At the start of this year officials in the United States introduced a new initiative to spy on the public. The Customs and Border Protection (CBP) Agency now has a “voluntary” option for those travelling to the US under the “visa waiver programme” (the system that applies to visitors, not residents) to indicate on the paperwork which they are obliged to fill in on arrival their account names on platforms such as Facebook, Twitter and YouTube and so on.

War

In 2015 it was again the United States which led the list of global arms merchants, responsible for nearly half of all arms sold worldwide. The Congressional Research Service explained that — even though there had been a drop overall in weapons sales — the value of those weapons exported by the US actually increased to about $40 billion (£33bn); and seems likely to equal or exceed that sum when 2016 figures are confirmed. Of the developing countries, Saudi Arabia was the leading buyer … with purchases worth more than $93bn (£77bn) since 2008. Even then, the majority of weapons sold in/by that country are US-made.

Criminalising children

A new law which came into effect in January in Missouri allows felony charges (US law classifies crimes: this is the second most serious classification under common law) to be brought against children fighting in schools or on school buses. They could face third-degree assault charges and up to four years in prison — no matter how young they are.

Keeping up with Trump

It emerged at the weekend of the election as Trump inaugurated a programme of ultra-right measures that his transition team apparently tried to include tanks and missiles in the parade on 20 January in Washington DC to vaunt US military and terrorism powers — as is common for established dictatorships.

As we all know, throughout the following week it became hard to keep up with Trump’s dictatorial “Executive Orders,” “Presidential Memoranda” and so on. One thing which did not receive so much attention as these was the new (and promised) ‘war’ on science. Anything and everything relating to the LGBTQ community and climate was removed from the White House website as “issues.” Further, scientists at the US Department of Agriculture are now not allowed to tell the public about research which they fund as taxpayers. At the same time, Myron Ebell, a climate change denier leading the transition for the Environmental Protection Agency confirmed a freeze on grants and contracts at the EPA. This is a way to impede the agency’s work in protecting health and environment from pollution.

RECORDS SHOWN:

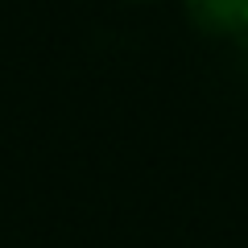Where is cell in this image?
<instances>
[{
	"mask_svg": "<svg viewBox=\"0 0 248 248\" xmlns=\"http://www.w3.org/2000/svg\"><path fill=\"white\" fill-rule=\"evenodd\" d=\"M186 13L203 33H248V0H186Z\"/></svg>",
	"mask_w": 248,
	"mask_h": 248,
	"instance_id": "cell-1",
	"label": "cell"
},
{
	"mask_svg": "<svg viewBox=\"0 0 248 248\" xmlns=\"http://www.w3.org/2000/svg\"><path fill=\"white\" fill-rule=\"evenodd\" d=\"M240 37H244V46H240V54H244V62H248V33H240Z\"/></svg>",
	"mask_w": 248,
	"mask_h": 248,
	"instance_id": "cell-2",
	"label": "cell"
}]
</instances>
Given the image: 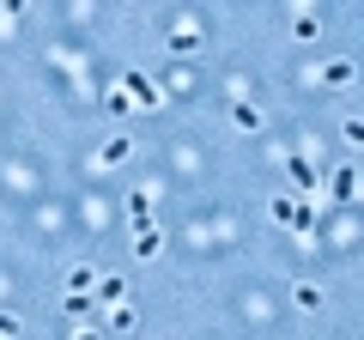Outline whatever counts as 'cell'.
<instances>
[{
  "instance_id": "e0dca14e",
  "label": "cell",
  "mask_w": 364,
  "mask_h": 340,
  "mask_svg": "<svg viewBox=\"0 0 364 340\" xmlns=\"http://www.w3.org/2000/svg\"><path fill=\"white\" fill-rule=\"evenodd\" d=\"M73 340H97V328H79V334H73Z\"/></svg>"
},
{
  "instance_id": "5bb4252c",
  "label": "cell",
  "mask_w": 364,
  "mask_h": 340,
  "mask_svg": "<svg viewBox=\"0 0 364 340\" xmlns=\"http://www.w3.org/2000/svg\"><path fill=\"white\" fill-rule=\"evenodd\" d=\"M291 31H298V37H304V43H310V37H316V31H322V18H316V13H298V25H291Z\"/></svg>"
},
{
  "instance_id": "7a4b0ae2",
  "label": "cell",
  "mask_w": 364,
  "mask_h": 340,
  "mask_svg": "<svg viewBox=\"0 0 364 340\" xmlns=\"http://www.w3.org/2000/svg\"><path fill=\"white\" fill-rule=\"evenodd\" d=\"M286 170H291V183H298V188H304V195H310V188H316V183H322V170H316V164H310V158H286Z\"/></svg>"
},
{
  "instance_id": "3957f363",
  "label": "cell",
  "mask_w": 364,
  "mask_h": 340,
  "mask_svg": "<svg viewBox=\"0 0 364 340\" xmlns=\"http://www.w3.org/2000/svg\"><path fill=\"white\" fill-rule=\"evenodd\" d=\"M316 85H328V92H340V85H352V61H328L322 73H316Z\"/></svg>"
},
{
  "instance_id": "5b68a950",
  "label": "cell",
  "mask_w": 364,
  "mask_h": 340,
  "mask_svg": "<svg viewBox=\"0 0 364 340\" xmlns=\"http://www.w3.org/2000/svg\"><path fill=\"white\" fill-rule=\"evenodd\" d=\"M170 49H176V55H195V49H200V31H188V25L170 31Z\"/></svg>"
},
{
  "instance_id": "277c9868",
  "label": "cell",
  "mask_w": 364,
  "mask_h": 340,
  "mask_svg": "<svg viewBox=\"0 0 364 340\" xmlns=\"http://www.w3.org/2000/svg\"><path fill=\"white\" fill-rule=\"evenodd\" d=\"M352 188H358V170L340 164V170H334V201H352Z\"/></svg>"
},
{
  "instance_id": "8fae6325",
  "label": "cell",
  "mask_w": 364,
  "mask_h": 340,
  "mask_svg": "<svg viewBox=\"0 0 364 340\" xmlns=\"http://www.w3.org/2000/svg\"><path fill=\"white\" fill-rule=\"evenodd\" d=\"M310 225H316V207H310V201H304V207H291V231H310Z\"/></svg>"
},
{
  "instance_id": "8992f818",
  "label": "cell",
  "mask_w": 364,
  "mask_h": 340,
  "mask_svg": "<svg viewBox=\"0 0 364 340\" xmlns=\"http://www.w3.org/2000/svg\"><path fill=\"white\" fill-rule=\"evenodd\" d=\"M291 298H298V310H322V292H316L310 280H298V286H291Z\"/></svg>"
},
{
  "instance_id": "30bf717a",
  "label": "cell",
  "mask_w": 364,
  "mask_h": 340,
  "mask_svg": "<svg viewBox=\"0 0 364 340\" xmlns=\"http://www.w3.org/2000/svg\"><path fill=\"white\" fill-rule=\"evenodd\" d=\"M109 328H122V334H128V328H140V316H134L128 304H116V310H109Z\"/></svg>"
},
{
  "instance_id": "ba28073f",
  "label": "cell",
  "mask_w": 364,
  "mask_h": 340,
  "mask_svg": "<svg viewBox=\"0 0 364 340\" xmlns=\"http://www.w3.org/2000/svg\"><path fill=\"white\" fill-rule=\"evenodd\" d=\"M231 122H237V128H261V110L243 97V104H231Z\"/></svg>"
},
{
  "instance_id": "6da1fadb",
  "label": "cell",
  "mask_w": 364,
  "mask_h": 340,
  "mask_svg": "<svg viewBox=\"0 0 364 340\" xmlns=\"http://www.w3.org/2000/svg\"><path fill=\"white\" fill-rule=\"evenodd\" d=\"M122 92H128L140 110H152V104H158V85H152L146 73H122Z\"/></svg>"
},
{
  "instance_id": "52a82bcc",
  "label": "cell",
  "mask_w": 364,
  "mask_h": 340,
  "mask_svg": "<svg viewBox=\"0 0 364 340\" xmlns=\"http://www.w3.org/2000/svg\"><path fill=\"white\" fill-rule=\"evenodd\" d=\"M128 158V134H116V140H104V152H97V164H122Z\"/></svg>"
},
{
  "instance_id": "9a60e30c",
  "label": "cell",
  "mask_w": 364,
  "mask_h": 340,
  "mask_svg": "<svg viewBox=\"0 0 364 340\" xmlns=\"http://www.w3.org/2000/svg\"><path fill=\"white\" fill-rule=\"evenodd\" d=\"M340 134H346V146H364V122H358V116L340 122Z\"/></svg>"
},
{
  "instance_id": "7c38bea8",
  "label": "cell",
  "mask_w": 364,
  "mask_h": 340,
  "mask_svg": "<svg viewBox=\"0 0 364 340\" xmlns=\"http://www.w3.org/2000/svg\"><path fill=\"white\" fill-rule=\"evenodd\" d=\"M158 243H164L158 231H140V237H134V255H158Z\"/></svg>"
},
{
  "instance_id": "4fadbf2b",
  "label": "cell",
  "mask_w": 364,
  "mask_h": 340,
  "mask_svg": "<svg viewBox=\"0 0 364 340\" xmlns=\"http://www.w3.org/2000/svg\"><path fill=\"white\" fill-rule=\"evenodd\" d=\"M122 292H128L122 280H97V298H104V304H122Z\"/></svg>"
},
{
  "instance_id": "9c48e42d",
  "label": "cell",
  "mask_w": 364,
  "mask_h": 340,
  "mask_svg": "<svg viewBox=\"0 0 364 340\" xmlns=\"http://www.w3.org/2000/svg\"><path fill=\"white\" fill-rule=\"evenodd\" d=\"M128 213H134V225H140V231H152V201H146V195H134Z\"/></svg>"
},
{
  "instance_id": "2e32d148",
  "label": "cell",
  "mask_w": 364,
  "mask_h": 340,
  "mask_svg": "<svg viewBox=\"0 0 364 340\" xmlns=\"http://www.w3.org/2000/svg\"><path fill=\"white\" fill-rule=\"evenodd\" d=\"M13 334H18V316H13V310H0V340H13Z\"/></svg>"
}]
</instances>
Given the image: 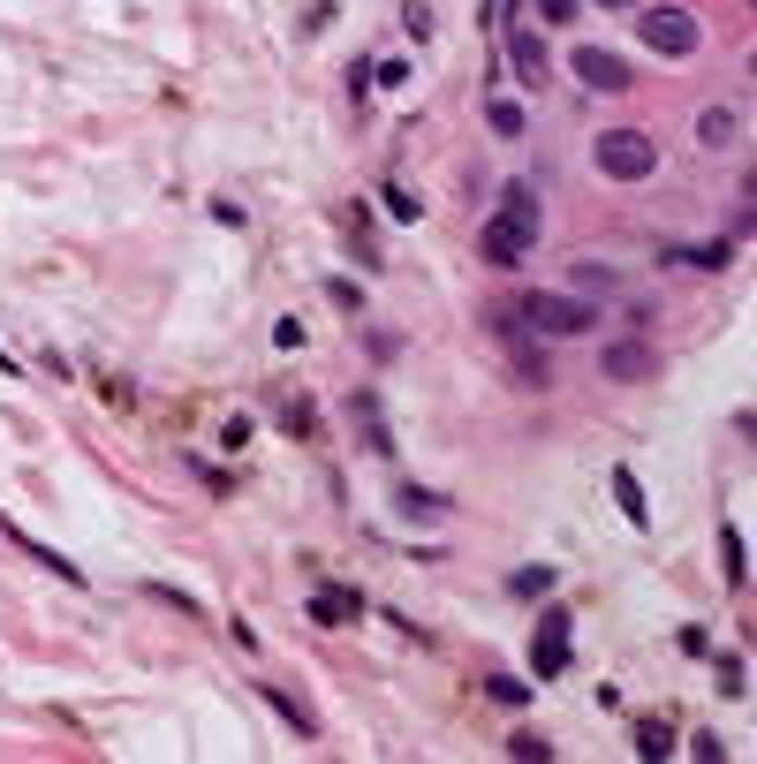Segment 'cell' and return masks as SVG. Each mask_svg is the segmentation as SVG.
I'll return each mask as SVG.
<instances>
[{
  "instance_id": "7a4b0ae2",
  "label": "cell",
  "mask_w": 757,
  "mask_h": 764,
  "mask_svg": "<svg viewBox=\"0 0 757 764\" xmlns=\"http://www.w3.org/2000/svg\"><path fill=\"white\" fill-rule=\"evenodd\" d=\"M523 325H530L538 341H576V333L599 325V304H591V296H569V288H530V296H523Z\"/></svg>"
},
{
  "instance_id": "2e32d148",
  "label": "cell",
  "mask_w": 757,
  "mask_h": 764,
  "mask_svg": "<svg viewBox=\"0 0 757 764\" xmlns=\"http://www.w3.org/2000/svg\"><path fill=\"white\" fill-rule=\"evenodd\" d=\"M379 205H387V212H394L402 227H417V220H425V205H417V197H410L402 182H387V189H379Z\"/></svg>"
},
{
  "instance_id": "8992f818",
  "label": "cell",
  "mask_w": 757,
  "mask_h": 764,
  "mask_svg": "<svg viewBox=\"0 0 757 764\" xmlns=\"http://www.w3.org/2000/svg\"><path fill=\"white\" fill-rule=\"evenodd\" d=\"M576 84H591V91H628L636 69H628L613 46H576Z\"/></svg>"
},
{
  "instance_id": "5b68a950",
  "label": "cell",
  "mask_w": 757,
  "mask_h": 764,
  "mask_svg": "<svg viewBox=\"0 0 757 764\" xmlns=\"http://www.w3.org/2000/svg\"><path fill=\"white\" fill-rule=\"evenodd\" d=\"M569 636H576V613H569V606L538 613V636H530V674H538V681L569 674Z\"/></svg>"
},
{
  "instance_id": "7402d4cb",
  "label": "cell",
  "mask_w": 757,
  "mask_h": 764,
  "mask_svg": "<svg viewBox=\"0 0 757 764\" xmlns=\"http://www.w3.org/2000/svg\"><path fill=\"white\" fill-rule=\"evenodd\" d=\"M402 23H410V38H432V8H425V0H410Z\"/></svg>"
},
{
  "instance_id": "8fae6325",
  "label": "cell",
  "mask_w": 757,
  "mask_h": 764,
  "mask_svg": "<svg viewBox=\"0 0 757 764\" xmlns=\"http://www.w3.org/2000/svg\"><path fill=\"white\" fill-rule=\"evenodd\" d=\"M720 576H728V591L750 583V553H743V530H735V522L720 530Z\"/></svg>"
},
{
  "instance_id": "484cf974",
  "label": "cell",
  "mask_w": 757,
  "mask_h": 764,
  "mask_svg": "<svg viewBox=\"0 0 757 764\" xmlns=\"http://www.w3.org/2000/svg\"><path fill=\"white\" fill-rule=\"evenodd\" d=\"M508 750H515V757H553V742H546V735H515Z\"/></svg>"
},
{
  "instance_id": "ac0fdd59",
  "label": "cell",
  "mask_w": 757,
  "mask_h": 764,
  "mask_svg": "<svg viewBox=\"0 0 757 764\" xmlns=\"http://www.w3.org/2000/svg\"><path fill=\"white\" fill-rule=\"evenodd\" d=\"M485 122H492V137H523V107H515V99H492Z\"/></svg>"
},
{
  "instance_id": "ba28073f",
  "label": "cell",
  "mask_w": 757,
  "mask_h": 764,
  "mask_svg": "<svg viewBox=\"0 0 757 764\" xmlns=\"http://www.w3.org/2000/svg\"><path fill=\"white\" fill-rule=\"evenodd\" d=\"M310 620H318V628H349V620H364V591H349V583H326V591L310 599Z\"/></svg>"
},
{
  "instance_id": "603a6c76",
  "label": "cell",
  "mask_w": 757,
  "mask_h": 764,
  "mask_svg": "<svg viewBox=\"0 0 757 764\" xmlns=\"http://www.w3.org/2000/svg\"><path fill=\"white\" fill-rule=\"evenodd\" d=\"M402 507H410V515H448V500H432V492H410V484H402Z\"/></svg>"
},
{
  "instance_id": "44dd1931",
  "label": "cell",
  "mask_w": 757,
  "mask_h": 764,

DIRECTIVES:
[1] Please say whether each statement agrees with the piece on US government actions, answering yes or no and quoting the deciding words of the piece: (a) The Missouri law allows felony charges only against children above a certain age. (b) In 2015 the United States was responsible for nearly half of all arms sold worldwide. (c) Myron Ebell confirmed a freeze on grants and contracts at the EPA.
[2] Extend the piece on US government actions beyond its final sentence.

ANSWERS TO THE EXERCISE:
[1]
(a) No: "no matter how young they are."
(b) Yes: "responsible for nearly half of all arms sold worldwide"
(c) Yes: "confirmed a freeze on grants and contracts at the EPA"

[2]
But that same weekend (January 28th/29th), only the one following his inauguration, Trump seems to have carried out another campaign pledge: US commandos and helicopter gunships bombed and raided a village in Yemen. Among those killed in Trump’s first authorised action was the eight-year-old daughter of Anwar al-Awlaki, a radical cleric — and a US citizen — himself murdered in Yemen by a US drone strike in 2011. The girl’s grandfather, Nasser al-Awlaki, said that she suffered for hours after she was shot in the neck. She’s also the second child of Anwar al-Awlaki to be killed by the United States in Yemen. While still a candidate for president, Trump repeatedly promised to kill the families of terrorists — in contravention of international law.

Meanwhile, Trump selected Gina Haspel as the new deputy director of the CIA. She was directly involved in the CIA’s use of torture during the Bush presidency. Haspel ran a secret CIA site in Thailand where prisoners were waterboarded and tortured and is thought to have been involved in the destruction of two interrogation videotapes that depicted the torture of prisoners in 2005.

In one of the sillier (but nonetheless more disturbing) mis-steps of Trump’s first two weeks, in trying to defend his ban on Muslim travel, Counselor to the president Kellyanne Conway invented a ‘terrorist attack’ which never happened. On the TV channel, MSNBC, which is largely critical of Trump (others are increasingly more so by the week), Conway said: “I bet it’s brand-new information to people that President Obama had a six-month ban on the Iraqi refugee program after two Iraqis came here to this country, were radicalised, and they were the masterminds behind the Bowling Green massacre.”

In fact there was no such attack by Iraqis or anyone else, no such ‘massacre’ and the Obama administration — whatever else it may have done — did not impose such a ban.